— START EXTRACTED TEXT —

Compute the kr and kb constants from chromaticity coordinates and white point.

It is an implementation of the International Telecomunication Union Recomandation ITU-T H.273 (V4).

(3)\[\begin{split}k_r = \frac{\det\boldsymbol{R}}{\det\boldsymbol{D}} \\ k_b = \frac{\det\boldsymbol{B}}{\det\boldsymbol{D}} \\\end{split}\]

Where

\[\begin{split}\begin{cases} (x'_r, y'_r, z'_r) = \left(\frac{x_r}{y_r}, 1, \frac{1-x_r-y_r}{y_r}\right) \\ (x'_g, y'_g, z'_g) = \left(\frac{x_g}{y_g}, 1, \frac{1-x_g-y_g}{y_g}\right) \\ (x'_r, y'_r, z'_r) = \left(\frac{x_r}{y_r}, 1, \frac{1-x_r-y_r}{y_r}\right) \\ (x'_w, y'_w, z'_w) = \left(\frac{x_w}{y_w}, 1, \frac{1-x_w-y_w}{y_w}\right) \\ \boldsymbol{D} = \begin{pmatrix} x'_r & y'_r & z'_r \\ x'_g & y'_g & z'_g \\ x'_b & y'_b & z'_b \\ \end{pmatrix} \\ \boldsymbol{R} = \begin{pmatrix} x'_w & x'_g & x'_b \\ y'_w & y'_g & y'_b \\ z'_w & z'_g & z'_b \\ \end{pmatrix} \\ \boldsymbol{B} = \begin{pmatrix} x'_w & x'_r & x'_g \\ y'_w & y'_r & y'_g \\ z'_w & z'_r & z'_g \\ \end{pmatrix} \\ \end{cases}\end{split}\]

Parameters

xy_rtuple: The red point \((x_r, y_r)\) in the xyz space.
xy_gtuple: The green point \((x_g, y_g)\) in the xyz space.
xy_btuple: The blue point \((x_b, y_b)\) in the xyz space.
xy_wtuple: The white point \((x_w, y_w)\) in the xyz space.

Returns

k_r, k_b: The 2 scalars \(k_r\) and \(k_b\) (1) used in rgb to yuv conversion.

Examples

>>> from cutcutcodec.core.colorspace.func import yuv_cst_from_chroma
>>> # rec.709
>>> xy_r, xy_g, xy_b, white = (0.640, 0.330), (0.300, 0.600), (0.150, 0.060), (0.3127, 0.3290)
>>> kr, kb = yuv_cst_from_chroma(xy_r, xy_g, xy_b, white)
>>> round(kr, 5), round(kb, 5)
(0.21264, 0.07219)
>>> # rec.2020
>>> xy_r, xy_g, xy_b, white = (0.708, 0.292), (0.170, 0.797), (0.131, 0.046), (0.3127, 0.3290)
>>> kr, kb = yuv_cst_from_chroma(xy_r, xy_g, xy_b, white)
>>> round(kr, 5), round(kb, 5)
(0.26270, 0.05930)
>>>

— END EXTRACTED TEXT —

# THE PROBLEM
Update the passage of the kr and kb documentation starting at "k_r, k_b: The" and ending at "0.046), (0.3127, 0.3290)", putting "constants" wherever "scalars" appears. The listing that comes next has no connection to the kr and kb documentation.

— START RAW DATA —

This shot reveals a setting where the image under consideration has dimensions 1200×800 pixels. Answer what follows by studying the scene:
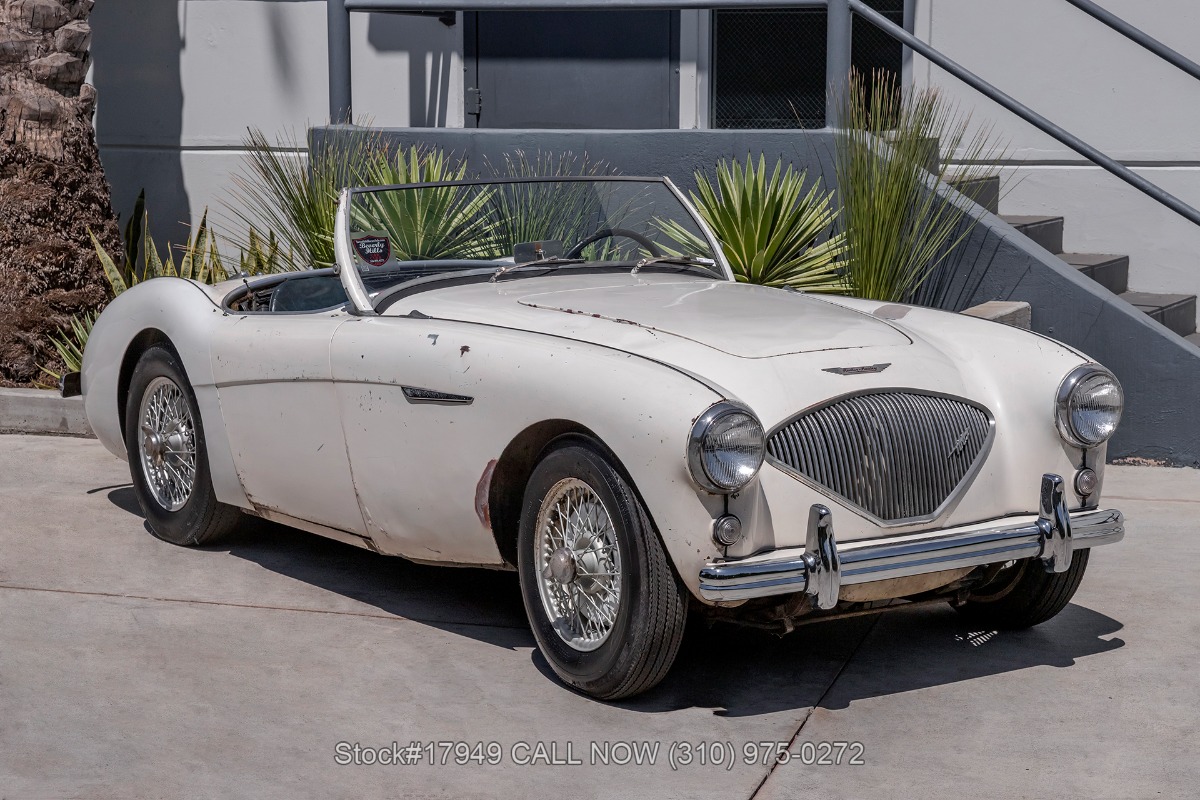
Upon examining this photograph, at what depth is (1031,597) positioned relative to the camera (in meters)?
4.84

— END RAW DATA —

# THE ANSWER
k_r, k_b: The 2 constants \(k_r\) and \(k_b\) (1) used in rgb to yuv conversion.

Examples

>>> from cutcutcodec.core.colorspace.func import yuv_cst_from_chroma
>>> # rec.709
>>> xy_r, xy_g, xy_b, white = (0.640, 0.330), (0.300, 0.600), (0.150, 0.060), (0.3127, 0.3290)
>>> kr, kb = yuv_cst_from_chroma(xy_r, xy_g, xy_b, white)
>>> round(kr, 5), round(kb, 5)
(0.21264, 0.07219)
>>> # rec.2020
>>> xy_r, xy_g, xy_b, white = (0.708, 0.292), (0.170, 0.797), (0.131, 0.046), (0.3127, 0.3290)